Requests:
1. Reproduce word for word the part of the Toronto forum thread from "## JoeBBQ (Jun" up to and including "in Canada... enough.".
2. Condense the paragraph of the Toronto forum thread that begins "Toronto is the place to do business in Canada" into a shorter version that keeps its main points.

Passage shown:
With the exception of Sydney...Toronto would be less flat or bland than any of those cities. Toronto's topography and built form varies wildly...kinda the excact opposite of "bland".








"Like I said...I'm quite happy to be proven wrong."


No...I think you are much happier trolling the thread.







KGB


----------



## Taller Better (Aug 27, 2005)

How does Sydney look "picturesque" from an aerial shot? Paris looks
"picturesque"... I'm not sure I would say postcards of Sydney display that.
There seems to be an assumption that Density=Beauty. Not always
the case... there are cities that are extremely densely built up, but 
not always particularily attractive. What really makes a city charming
and liveable is a mix of tall buildings and some domestic scale ones as well.
Here is an example of what I mean... this picture was taken last night from
the Paramount Theatre... note the nice mix of Victorian brick structures in
the neighbourhood not far from the business section. Sure these could be demolished
and a new highrise built... but would be automatically an improvement? No.


----------



## algonquin (Sep 24, 2004)

mic said:


> Lovely pictures....I thought it was bigger though...there is only one large cluster.


lol.. how much larger do you want??

And guess what.. the other clusters _aren't in the photos_.


----------



## InTheBeach (Apr 20, 2006)

JoeBBQ said:


> Not even close to Chicago, but it may be getting close to San Francisco.


"Watch out Chicago" is a lame comment. Your response is equally lame.

Toronto is a city on the rise. There is no reason to benchmark it, or put it in its place.


----------



## Andy.\\ (Mar 16, 2006)

i really like the first one


----------



## rousseau (Nov 4, 2005)

The passive-aggressive act by Toronto forumers never changes. The dialogue may vary, but the basic plot goes like this: 

Non-Torontonian: Toronto is so cool! I love Toronto!

Torontonian: Aw schucks, thanks. You're...you're telling the truth, right? I mean, people in other parts of the world think Toronto is a good city, right? Or, at least, a major city. Right? I mean, we're known around the world. Right? Yes, of course we are. Toronto is world class. Everyone loves Toronto. Heh heh.

Another non-Torontonian: I don't know...Toronto doesn't look all that interesting to me in these pictures.

Torontonian: Picturesque happens on the ground. Not a mile in the sky. You obviously know nothing about Toronto. You're a troll. Toronto is clearly the greatest city in the world. How can you not like it? You're an asshole.


----------



## JoeBBQ (Jun 4, 2006)

InTheBeach said:


> "Watch out Chicago" is a lame comment. Your response is equally lame.


Most people when calling something " lame" usually have enough sense and insight to say why. Apparantly you don't. 

Toronto is catching up to the San Francisco Bay Area in number of high-rises. 
What part of that DON'T you understand?

Toronto is the place to do business in Canada... enough.
Most people, other than Canadians would never want to visit it.
It has no natural or topographical beauty. No mountains, ocean or great weather. It's not a scenic or beautiful city and while it is cosmopolitan, it doesn't offer a single thing that most Americans cities already offer X10.

Let's enjoy the pics and cut back on the insecurity "eh" Toronto forumers?


----------



## mic (Jun 27, 2004)

Data provided:

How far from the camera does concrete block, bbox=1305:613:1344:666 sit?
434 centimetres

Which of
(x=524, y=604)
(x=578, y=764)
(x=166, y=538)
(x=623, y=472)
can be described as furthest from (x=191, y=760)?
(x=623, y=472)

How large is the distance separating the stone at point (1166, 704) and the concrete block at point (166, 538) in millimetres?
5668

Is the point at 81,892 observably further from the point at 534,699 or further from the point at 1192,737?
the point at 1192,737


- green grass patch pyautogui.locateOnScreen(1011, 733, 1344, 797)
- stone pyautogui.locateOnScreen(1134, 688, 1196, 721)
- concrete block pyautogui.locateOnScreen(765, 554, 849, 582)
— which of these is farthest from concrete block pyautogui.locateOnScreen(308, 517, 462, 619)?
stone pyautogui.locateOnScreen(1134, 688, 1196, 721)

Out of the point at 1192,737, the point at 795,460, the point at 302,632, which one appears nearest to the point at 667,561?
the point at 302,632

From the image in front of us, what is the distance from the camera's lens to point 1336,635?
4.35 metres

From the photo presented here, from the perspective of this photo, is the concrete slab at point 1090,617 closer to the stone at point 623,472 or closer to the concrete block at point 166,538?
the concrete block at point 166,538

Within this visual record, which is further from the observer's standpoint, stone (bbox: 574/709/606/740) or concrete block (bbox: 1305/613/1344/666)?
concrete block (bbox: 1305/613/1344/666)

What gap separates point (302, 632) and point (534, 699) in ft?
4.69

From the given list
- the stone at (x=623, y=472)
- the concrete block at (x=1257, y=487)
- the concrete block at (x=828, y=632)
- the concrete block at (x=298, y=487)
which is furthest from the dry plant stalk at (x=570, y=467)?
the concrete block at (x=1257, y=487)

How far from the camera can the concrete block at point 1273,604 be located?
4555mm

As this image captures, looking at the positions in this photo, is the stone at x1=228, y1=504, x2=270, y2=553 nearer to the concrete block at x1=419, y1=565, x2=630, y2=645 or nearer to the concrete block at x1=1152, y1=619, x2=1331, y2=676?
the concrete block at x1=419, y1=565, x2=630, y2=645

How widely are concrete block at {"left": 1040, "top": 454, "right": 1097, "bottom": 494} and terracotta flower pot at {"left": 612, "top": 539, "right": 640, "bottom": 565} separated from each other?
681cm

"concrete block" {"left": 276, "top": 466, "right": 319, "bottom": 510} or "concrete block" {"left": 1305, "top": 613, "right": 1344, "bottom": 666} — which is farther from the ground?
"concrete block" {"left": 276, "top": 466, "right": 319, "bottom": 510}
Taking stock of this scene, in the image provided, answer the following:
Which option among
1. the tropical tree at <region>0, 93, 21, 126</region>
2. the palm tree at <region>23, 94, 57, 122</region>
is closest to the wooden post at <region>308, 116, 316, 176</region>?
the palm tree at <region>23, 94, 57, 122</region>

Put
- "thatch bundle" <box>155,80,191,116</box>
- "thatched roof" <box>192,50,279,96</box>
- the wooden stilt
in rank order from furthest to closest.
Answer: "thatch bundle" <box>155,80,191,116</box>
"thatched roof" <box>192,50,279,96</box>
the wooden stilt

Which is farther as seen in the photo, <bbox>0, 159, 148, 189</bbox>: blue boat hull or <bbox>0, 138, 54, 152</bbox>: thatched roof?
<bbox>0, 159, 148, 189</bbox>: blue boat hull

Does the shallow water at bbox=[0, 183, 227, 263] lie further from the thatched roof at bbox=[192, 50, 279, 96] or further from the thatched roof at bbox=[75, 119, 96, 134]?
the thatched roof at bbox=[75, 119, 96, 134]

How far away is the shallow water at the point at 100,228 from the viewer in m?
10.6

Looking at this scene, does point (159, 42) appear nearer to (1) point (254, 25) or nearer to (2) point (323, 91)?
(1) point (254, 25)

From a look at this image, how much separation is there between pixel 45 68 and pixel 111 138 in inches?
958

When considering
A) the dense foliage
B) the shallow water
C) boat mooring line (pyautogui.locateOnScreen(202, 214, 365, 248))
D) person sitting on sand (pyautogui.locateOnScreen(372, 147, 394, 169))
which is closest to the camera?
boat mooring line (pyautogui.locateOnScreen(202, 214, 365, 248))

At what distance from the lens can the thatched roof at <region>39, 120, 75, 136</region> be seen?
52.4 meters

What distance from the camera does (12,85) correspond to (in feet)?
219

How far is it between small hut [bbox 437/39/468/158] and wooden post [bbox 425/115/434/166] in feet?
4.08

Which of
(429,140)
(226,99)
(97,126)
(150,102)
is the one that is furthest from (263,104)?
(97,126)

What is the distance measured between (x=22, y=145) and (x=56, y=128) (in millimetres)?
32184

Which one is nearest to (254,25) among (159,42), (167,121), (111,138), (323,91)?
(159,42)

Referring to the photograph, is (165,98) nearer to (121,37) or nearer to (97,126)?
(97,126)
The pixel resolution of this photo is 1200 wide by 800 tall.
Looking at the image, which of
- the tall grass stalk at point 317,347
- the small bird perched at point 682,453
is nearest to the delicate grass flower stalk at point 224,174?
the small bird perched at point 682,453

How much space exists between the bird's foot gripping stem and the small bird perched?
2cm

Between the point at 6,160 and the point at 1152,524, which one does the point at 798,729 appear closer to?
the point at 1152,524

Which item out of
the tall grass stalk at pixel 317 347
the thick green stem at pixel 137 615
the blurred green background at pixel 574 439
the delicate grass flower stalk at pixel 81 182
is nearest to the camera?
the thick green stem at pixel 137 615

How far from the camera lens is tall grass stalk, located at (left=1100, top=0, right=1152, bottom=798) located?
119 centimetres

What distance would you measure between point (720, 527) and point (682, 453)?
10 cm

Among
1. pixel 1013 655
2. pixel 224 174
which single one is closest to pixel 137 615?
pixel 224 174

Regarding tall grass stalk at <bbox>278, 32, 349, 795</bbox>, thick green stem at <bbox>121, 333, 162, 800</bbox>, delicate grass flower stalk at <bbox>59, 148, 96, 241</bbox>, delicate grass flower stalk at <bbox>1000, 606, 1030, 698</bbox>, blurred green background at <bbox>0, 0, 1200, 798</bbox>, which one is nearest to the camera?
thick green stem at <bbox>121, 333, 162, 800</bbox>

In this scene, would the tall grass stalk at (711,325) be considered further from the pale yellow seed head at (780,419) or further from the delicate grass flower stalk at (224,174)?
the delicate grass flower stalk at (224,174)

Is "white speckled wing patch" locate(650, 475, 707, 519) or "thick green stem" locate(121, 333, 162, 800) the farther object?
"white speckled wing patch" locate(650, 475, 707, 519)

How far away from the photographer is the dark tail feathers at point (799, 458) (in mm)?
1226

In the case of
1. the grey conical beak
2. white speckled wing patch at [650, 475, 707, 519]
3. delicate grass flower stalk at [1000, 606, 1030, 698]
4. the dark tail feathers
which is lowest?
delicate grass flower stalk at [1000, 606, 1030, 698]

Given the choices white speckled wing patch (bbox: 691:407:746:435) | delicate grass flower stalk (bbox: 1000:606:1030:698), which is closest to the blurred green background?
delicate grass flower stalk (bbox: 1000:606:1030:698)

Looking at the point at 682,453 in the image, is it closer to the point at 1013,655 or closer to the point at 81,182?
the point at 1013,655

Answers:
1.
## JoeBBQ (Jun 4, 2006)

InTheBeach said:


> "Watch out Chicago" is a lame comment. Your response is equally lame.


Most people when calling something " lame" usually have enough sense and insight to say why. Apparantly you don't. 

Toronto is catching up to the San Francisco Bay Area in number of high-rises. 
What part of that DON'T you understand?

Toronto is the place to do business in Canada... enough.

2. Toronto is Canada's business center, but few people other than Canadians would want to visit. It lacks natural and topographical beauty, with no mountains, ocean or great weather, and it isn't scenic. It is cosmopolitan, but it offers nothing that most American cities don't already offer ten times over.